Gaun itu terlalu mewah untuk seorang Ayuna Paramita.
Warna maroonnya jatuh anggun di tubuhnya, membentuk siluet yang tak pernah ia bayangkan akan dipakai. High heels yang menjulang itu pun seperti mainan mahal yang terlalu licin di kaki orang biasa sepertinya. Dan cermin besar di kamar rias Mahendra Corp hanya menegaskan satu hal: ia terlihat asing. Terlalu ‘jadi’ untuk seseorang yang hidupnya selama ini hanya berkutat pada utang, pekerjaan sambilan, dan menjaga Hana.
“Gaun itu cocok,” suara bariton Aqil muncul tiba-tiba di belakangnya.
Ayuna menoleh cepat, sedikit tersentak karena tak mendengar langkahnya. Pria itu kini mengenakan setelan jas abu gelap dengan dasi hitam. Klasik. Rapi. Sempurna. Tentu saja.
“Cocok bukan berarti nyaman,” balas Ayuna, pelan tapi tajam.
Aqil mengangkat alis, lalu menyodorkan kotak kecil berisi anting-anting berlian mungil. “Anggap saja bonus untuk malam ini. Kamu akan jadi pusat perhatian.”
Ayuna menatap kotak itu dengan ekspresi datar. “Saya tidak menjual diri, Pak Aqil. Saya hanya menjalankan kontrak.”
“Dan saya tidak minta lebih,” sahut Aqil cepat. “Tapi kalau kamu terlihat seperti pasangan CEO, semua akan lebih mudah. Tidak akan ada yang mempertanyakan kenapa kamu tiba-tiba muncul di hidup saya.”
“Karena Anda takut dikira punya hati?”
Aqil menatapnya sebentar sebelum akhirnya tersenyum tipis, sinis. “Tidak. Karena saya tahu dunia ini hanya percaya pada apa yang bisa dilihat. Bukan yang dirasakan.”
Ayuna tak menjawab. Tapi matanya berbicara: Kamu mungkin cerdas, Pak Aqil. Tapi hatimu beku.
Malam itu, ballroom hotel bintang lima dipenuhi sorotan lampu dan kerumunan manusia dalam balutan glamor. Musik klasik mengalun, pelayan berlalu-lalang membawa wine, dan kamera pers sesekali menyorot ke arah tamu-tamu penting.
Aqil melangkah masuk lebih dulu, lalu menawarkan lengannya. Ayuna ragu sepersekian detik, lalu menggandengnya. Sentuhan lengan mereka hanya sekejap, tapi cukup membuat napasnya menahan.
“Tenang saja,” bisik Aqil tanpa menoleh. “Semua ini hanya untuk dilihat orang. Senyum seperlunya. Tatap mata saya sesekali. Dan jangan terlalu jauh dariku.”
Ayuna mencibir dalam hati. Seperti sedang jadi boneka hidup saja.
Beberapa tamu langsung menghampiri mereka.
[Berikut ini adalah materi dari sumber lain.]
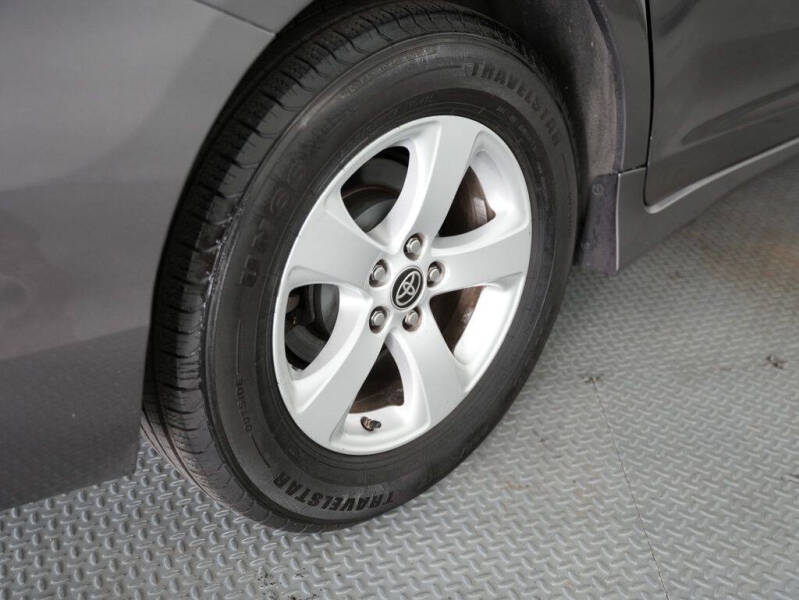 2020 Toyota Sienna
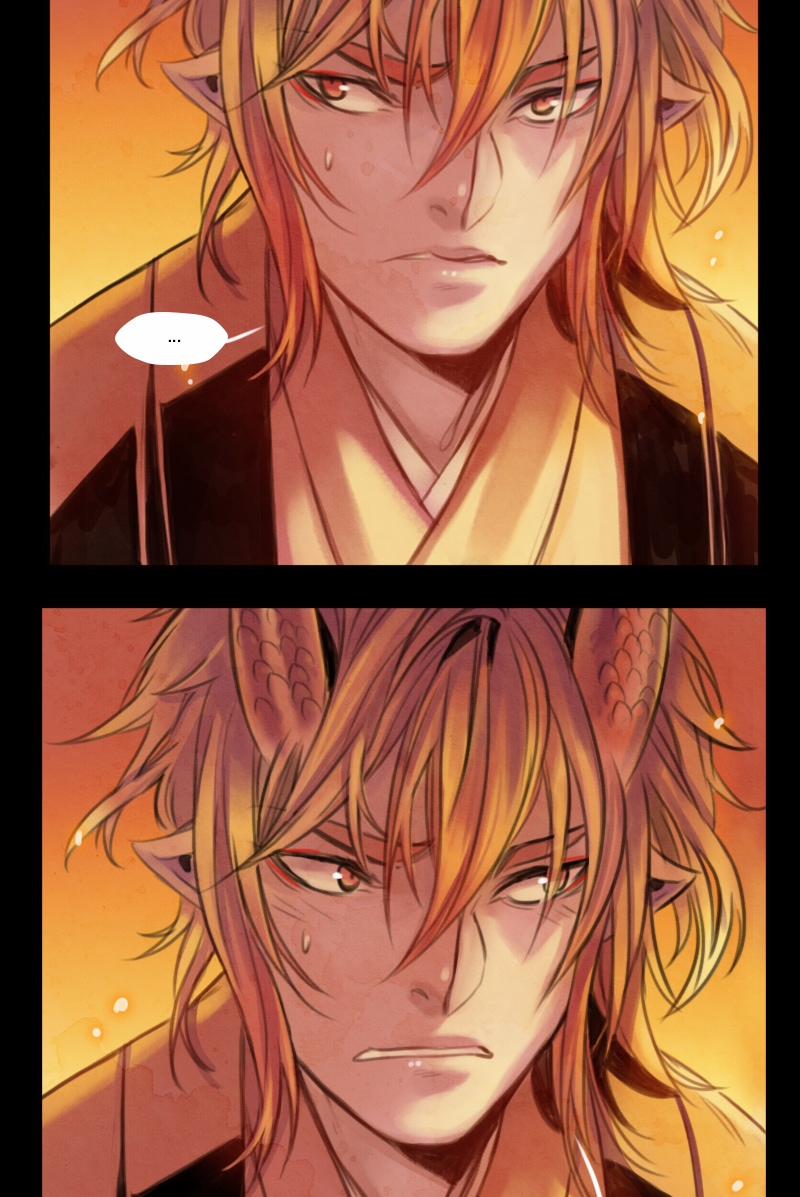 Chuyện Của Yokai 68 trang 11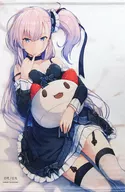 Tsubame 結芽 B1 Tapestry "Katana Maidens ~ Toji No Miko"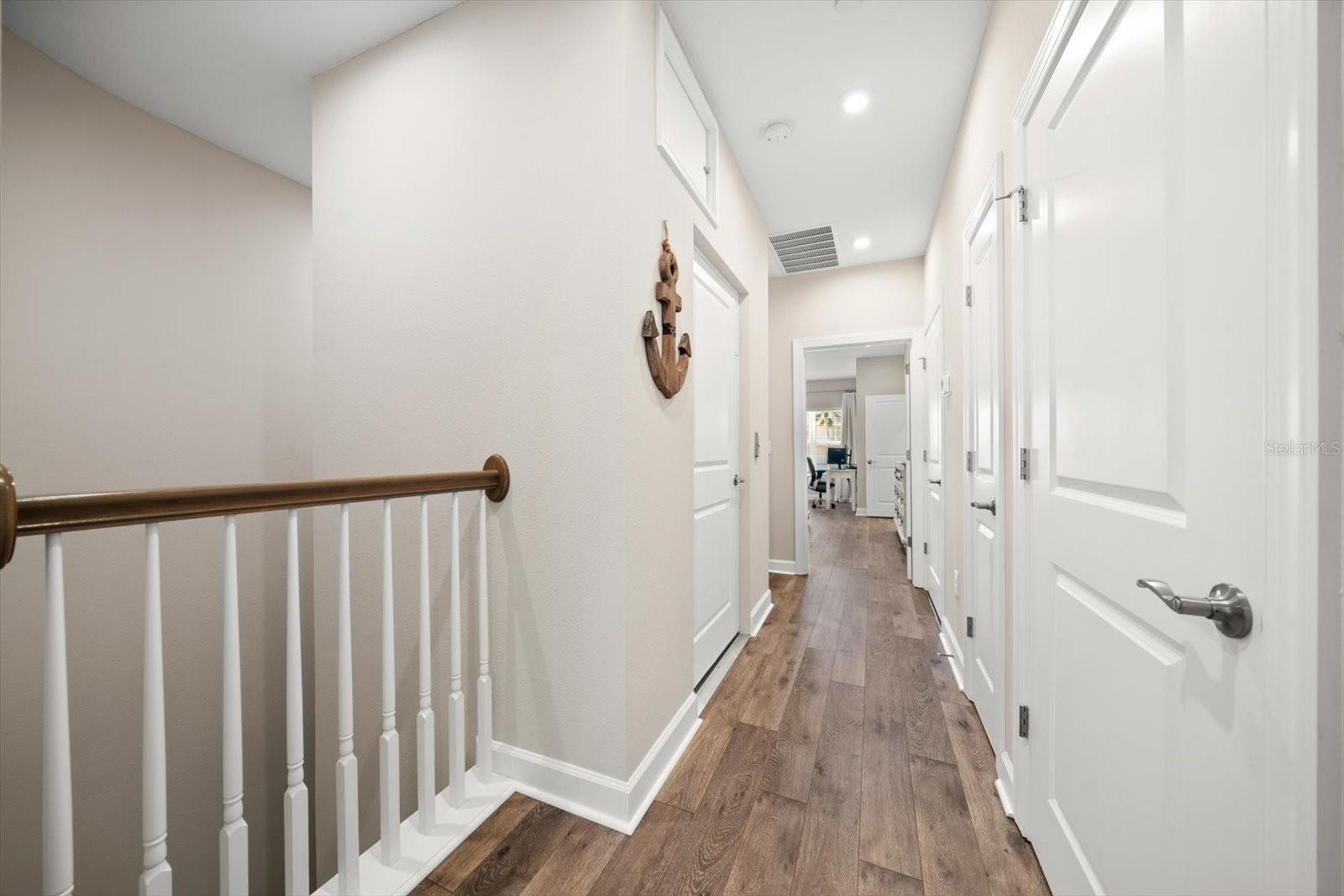 WALK OF INDIAN ROCKS BEACH - Residential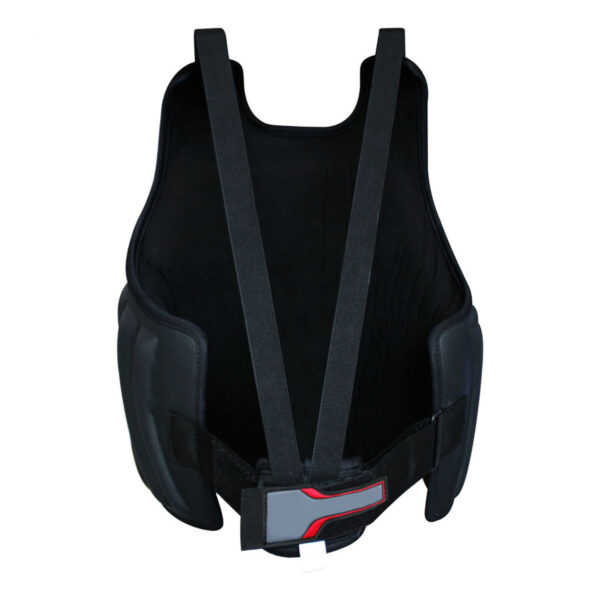 BODY CHEST PROTECTOR | IS 107 - Image 2
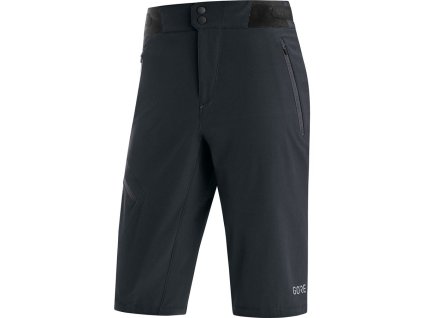 GORE C5 Shorts-black-XL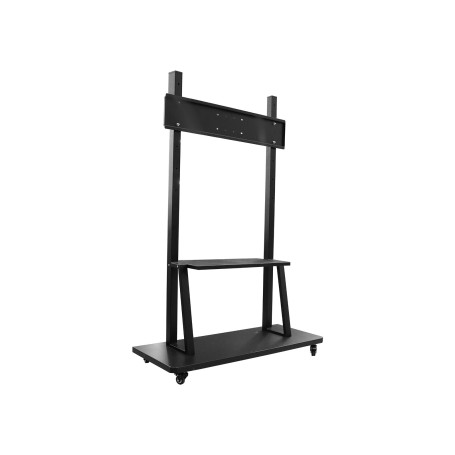 YASHI ACYT6500 supporto da tavolo per Tv a schermo piatto 165,1 cm (65") Nero (ACYT6500)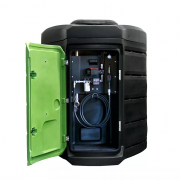 Cuve station-service GNR / FIOUL FUELSTATION 5000 Litres PRESSOL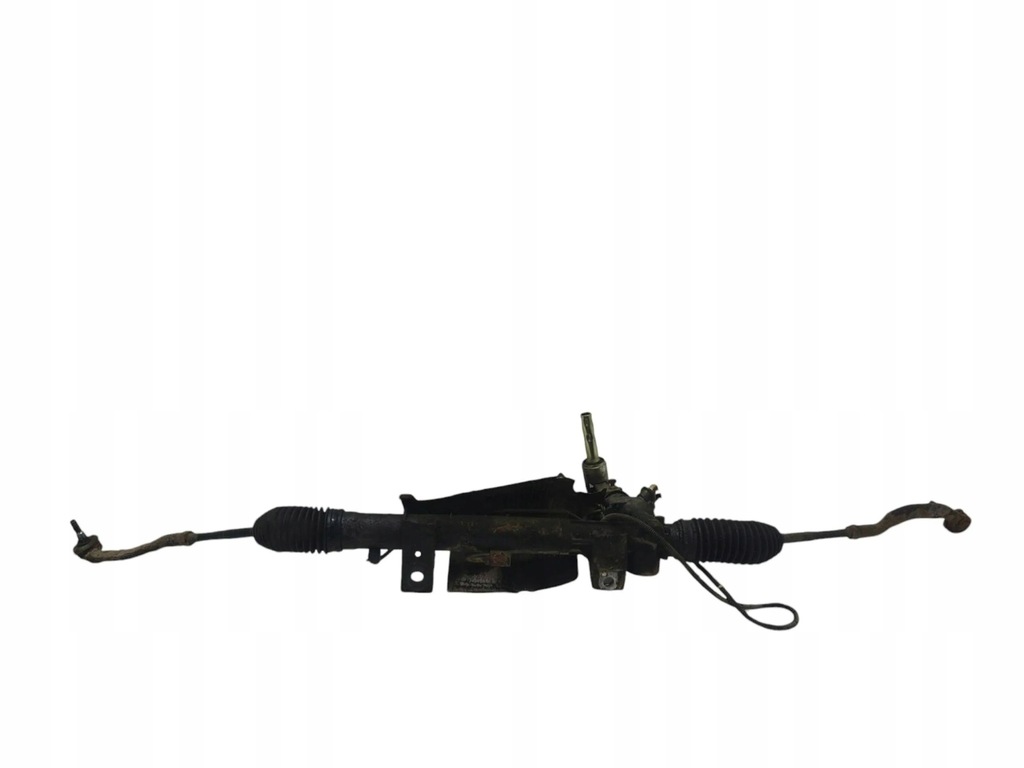 фото №8, 2007 renault espace iv трансмісія кермова / рейка рульова 8200465740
Beberapa mengenali Aqil, sebagian besar penasaran dengan sosok di sebelahnya.
“Ini siapa, Aqil?” tanya seorang wanita setengah baya dengan perhiasan mencolok.
“Partner saya,” jawab Aqil cepat. “Ayuna Paramita.”
Tatapan tajam langsung menyapu dari ujung kepala sampai kaki Ayuna. Tapi dia tetap tersenyum sopan, meski telapak tangannya mulai berkeringat.
Tak jauh dari mereka, seorang pria muda menatap Ayuna dengan senyum berbeda. Lebih hangat. Lebih tulus.
“Pak Aqil, ini tamu kita dari Tokyo—Rafi Nakayama. Dia ikut proyek merger digital tahun ini,” ujar salah satu asisten.
Aqil sedikit mengangguk. “Rafi, ini Ayuna.”
Rafi mengulurkan tangan. “Saya lebih senang berbicara dengan orang yang bukan dari dunia korporat. Rasanya lebih... jujur.”
Ayuna menyambut tangan itu dan tersenyum ringan. “Terima kasih. Saya juga tidak terlalu suka basa-basi dunia ini.”
Aqil diam. Tapi dari sorot matanya, ada hal yang tidak disukainya. Ia menggenggam tangan Ayuna dengan lebih erat setelah itu. Satu gerakan kecil, tapi penuh pesan.
Ingat siapa kamu datang bersama malam ini.
Ayuna menoleh padanya dengan pandangan mengejek samar. Tenang saja, Pak Aqil. Saya belum sejauh itu melanggar kontrakmu.
Dan untuk pertama kalinya sejak hari itu dimulai, keduanya sadar satu hal yang sama: mereka saling mengganggu. Dengan cara yang tak bisa dijelaskan.